MARGUERITE MORENO
UNE FRANÇAISE
EN ARGENTINE
PORTRAIT DE CIOLKOWSKI
PRÉFACE DE YVONNE SARCEY
PARIS
GEORGES CRÈS & Cie, ÉDITEURS
116, BOULEVARD SAINT-GERMAIN, 116
MCMXIV
Marguerite Moreno
Quand j’étais toute petite fille, je rêvais souvent de l’Amérique — de celle qu’on connaissait peu — l’Amérique du Sud… Il me semblait que voler à la conquête de ce pays fabuleux était une entreprise pleine de hardiesse et digne de toutes les récompenses. Combien de fois, dans la conversation des grandes personnes, entendis-je résonner comme un refrain ces mots fatidiques : partir à la conquête de l’Amérique ! Cette fameuse « conquête » prenait alors la valeur des choses inouïes qui dépassent l’entendement ; c’était quelque chose comme l’héroïque aventure de la Toison d’Or ou la cueillette des pommes au Jardin des Hespérides. Ma candeur enfantine apercevait volontiers cette moitié d’île comme un lieu mystérieux où tout est miracle.
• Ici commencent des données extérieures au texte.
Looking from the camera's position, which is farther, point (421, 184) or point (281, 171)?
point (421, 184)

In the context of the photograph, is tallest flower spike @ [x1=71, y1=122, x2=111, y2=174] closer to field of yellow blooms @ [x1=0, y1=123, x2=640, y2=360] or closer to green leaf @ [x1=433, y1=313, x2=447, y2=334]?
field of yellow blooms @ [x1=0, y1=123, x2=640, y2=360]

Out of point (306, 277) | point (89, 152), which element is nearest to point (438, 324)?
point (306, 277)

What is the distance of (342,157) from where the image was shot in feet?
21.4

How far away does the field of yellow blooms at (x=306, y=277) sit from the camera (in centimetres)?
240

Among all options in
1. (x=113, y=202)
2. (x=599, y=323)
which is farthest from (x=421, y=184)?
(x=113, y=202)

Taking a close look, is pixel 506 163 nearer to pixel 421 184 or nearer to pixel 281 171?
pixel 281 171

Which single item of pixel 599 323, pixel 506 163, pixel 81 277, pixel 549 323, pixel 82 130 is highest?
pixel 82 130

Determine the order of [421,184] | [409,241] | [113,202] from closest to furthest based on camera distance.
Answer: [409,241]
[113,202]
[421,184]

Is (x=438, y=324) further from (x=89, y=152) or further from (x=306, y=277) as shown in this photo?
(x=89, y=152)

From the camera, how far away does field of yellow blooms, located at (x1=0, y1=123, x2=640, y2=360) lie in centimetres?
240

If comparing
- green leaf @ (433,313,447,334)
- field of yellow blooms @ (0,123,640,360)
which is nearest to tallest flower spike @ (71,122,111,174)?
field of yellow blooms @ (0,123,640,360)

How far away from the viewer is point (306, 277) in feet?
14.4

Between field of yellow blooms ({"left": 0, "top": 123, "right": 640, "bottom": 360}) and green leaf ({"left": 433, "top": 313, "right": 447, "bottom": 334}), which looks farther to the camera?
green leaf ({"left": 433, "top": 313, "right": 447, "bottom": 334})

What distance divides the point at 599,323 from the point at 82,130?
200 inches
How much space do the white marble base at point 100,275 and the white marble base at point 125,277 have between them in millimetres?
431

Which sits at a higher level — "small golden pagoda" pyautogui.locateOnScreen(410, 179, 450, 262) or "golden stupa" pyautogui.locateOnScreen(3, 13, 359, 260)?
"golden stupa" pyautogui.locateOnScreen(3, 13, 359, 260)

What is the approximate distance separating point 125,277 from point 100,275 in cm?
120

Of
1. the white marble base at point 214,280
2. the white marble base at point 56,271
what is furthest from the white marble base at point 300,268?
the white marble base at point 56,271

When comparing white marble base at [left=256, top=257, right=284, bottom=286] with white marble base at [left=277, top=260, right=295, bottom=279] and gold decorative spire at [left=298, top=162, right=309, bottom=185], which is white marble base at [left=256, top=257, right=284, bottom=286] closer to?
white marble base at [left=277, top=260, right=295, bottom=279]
J’imaginais, à son propos, des histoires qui n’avaient ni queue ni tête. Tantôt c’était un humble garçon qui, mourant de froid et de faim, l’abordait, et puis, un beau jour, de ses grosses bottes de sept lieues, il frappait quelque rocher « enchanté ». Celui-ci se déchirait dans un bruit de tonnerre et… les trésors coulaient à flot. L’humble garçon n’avait plus qu’à rentrer dans ses pénates, où personne ne le reconnaissait plus bien entendu, et il expliquait, en secouant des sacs de dollars : — C’est moi l’oncle d’Amérique !
Tantôt… Mais vous n’attendez point que je vous conte les exploits de tous mes héros d’Amérique.